Текстовый блок:
======

Отдавая должное вкусу Елизаветы, современники отмечали необычайную элегантность ее нарядов, сочетавшихся с великолепными головными уборами и украшениями. С годами красота меркла, и Елизавета целые часы проводила у зеркала, гримируясь и меняя наряды. Французский дипломат Ж.-Л. Фавье, наблюдавший Елизавету в последние годы ее жизни, писал, что стареющая императрица «все еще сохраняет страсть к нарядам и с каждым днем становится в отношении их все требовательней и прихотливей. Никогда женщина не примирялась труднее с потерей молодости и красоты. Нередко, потратив много времени на туалет, она начинает сердиться на зеркало, приказывает снова снять с себя головной и другие уборы, отменяет предстоявшие театральные зрелища или ужин и запирается у себя, где отказывается кого бы то ни было видеть». Этот рассказ подтверждают другие источники. Фавье описал и выход императрицы: «В обществе она является не иначе как в придворном костюме из редкой и дорогой ткани самого нежного цвета, иногда белой с серебром. Голова ее всегда обременена бриллиантами, а волосы обыкновенно зачесаны назад и собраны наверху, где связаны розовой лентой с длинными развевающимися концами. Она, вероятно, придает этому головному убору значение диадемы, потому что присваивает себе исключительное право его носить. Ни одна женщина в империи не смеет причесываться так, как она»32.
Записи в камер-фурьерских журналах — своеобразных официальных дневниках времяпрепровождения императрицы — подтверждают наблюдения Фавье о регламентации причесок. Так, в 1748 г. было приказано, чтобы дамы, собираясь на бал, волос «задних от затылка не подгибали вверх, а ежели когда надлежит быть в робах, тогда дамы имеют задние от затылка волосы подгибать кверху». Елизавета с необычайно ревнивым вниманием следила не только за прическами, но и за одеяниями придворных, введя своеобразную монополию на красоту и оригинальность нарядов и украшений, а также право единолично определять цвет и фасон одежды светских дам и кавалеров. Если бы не императивная форма и стиль цитируемого ниже документа, то императорский указ 1752 г. можно было бы принять за рекомендации модного журнала: «…дамам кафтаны белые тафтяные, обшлага, опушки и юбки гарнитуровые зеленые, по борту тонкий позумент, на головах иметь обыкновенный папельон, а ленты зеленые, волосы вверх гладко убраны; кавалерам кафтаны белые, камзолы, да у кафтанов обшлага маленькие, разрезные и воротники зеленые… с выкладкой позумента около петель, и притом у тех петель, чтоб были кисточки серебряные ж, небольшие»33.
Указы о нарядах были строго обязательны, и Елизавета, не колеблясь, использовала власть абсолютного монарха для пресечения нарушений. В особенности это относилось к дамам, пытавшимся соперничать в красоте с Елизаветой. Для начала она лишила их, так сказать, источников совершенствования красоты: ни один купец, прибывший из Западной Европы, и в частности из Франции, не имел права продавать товар, пока сама императрица не отобрала для себя нужные ей вещи и ткани. Нередко вся партия товара оставалась во дворце.

======

Предоставленные строки:
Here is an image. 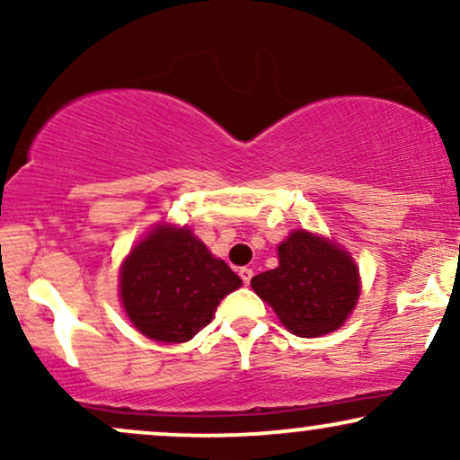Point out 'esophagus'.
Masks as SVG:
<instances>
[{
	"instance_id": "1",
	"label": "esophagus",
	"mask_w": 460,
	"mask_h": 460,
	"mask_svg": "<svg viewBox=\"0 0 460 460\" xmlns=\"http://www.w3.org/2000/svg\"><path fill=\"white\" fill-rule=\"evenodd\" d=\"M240 277H242V281H244V285H248L251 283V279H252V270L251 268H240Z\"/></svg>"
}]
</instances>
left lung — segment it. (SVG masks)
<instances>
[{"label":"left lung","instance_id":"8db88e82","mask_svg":"<svg viewBox=\"0 0 460 460\" xmlns=\"http://www.w3.org/2000/svg\"><path fill=\"white\" fill-rule=\"evenodd\" d=\"M252 289L300 337L340 329L358 298V272L350 255L331 242L294 231L279 246V266L252 277Z\"/></svg>","mask_w":460,"mask_h":460}]
</instances>
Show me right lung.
Segmentation results:
<instances>
[{"mask_svg":"<svg viewBox=\"0 0 460 460\" xmlns=\"http://www.w3.org/2000/svg\"><path fill=\"white\" fill-rule=\"evenodd\" d=\"M242 279L192 231L160 226L129 252L120 298L142 335L166 344L192 340Z\"/></svg>","mask_w":460,"mask_h":460,"instance_id":"1","label":"right lung"}]
</instances>
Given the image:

======

Поставленная задача:
В тексте о нарядах Елизаветы замените «купец» на «торговец» и приведите заново фрагмент между словами «Указы о нарядах» и «оставалась во дворце.» включительно.

Решение задачи:
Указы о нарядах были строго обязательны, и Елизавета, не колеблясь, использовала власть абсолютного монарха для пресечения нарушений. В особенности это относилось к дамам, пытавшимся соперничать в красоте с Елизаветой. Для начала она лишила их, так сказать, источников совершенствования красоты: ни один торговец, прибывший из Западной Европы, и в частности из Франции, не имел права продавать товар, пока сама императрица не отобрала для себя нужные ей вещи и ткани. Нередко вся партия товара оставалась во дворце.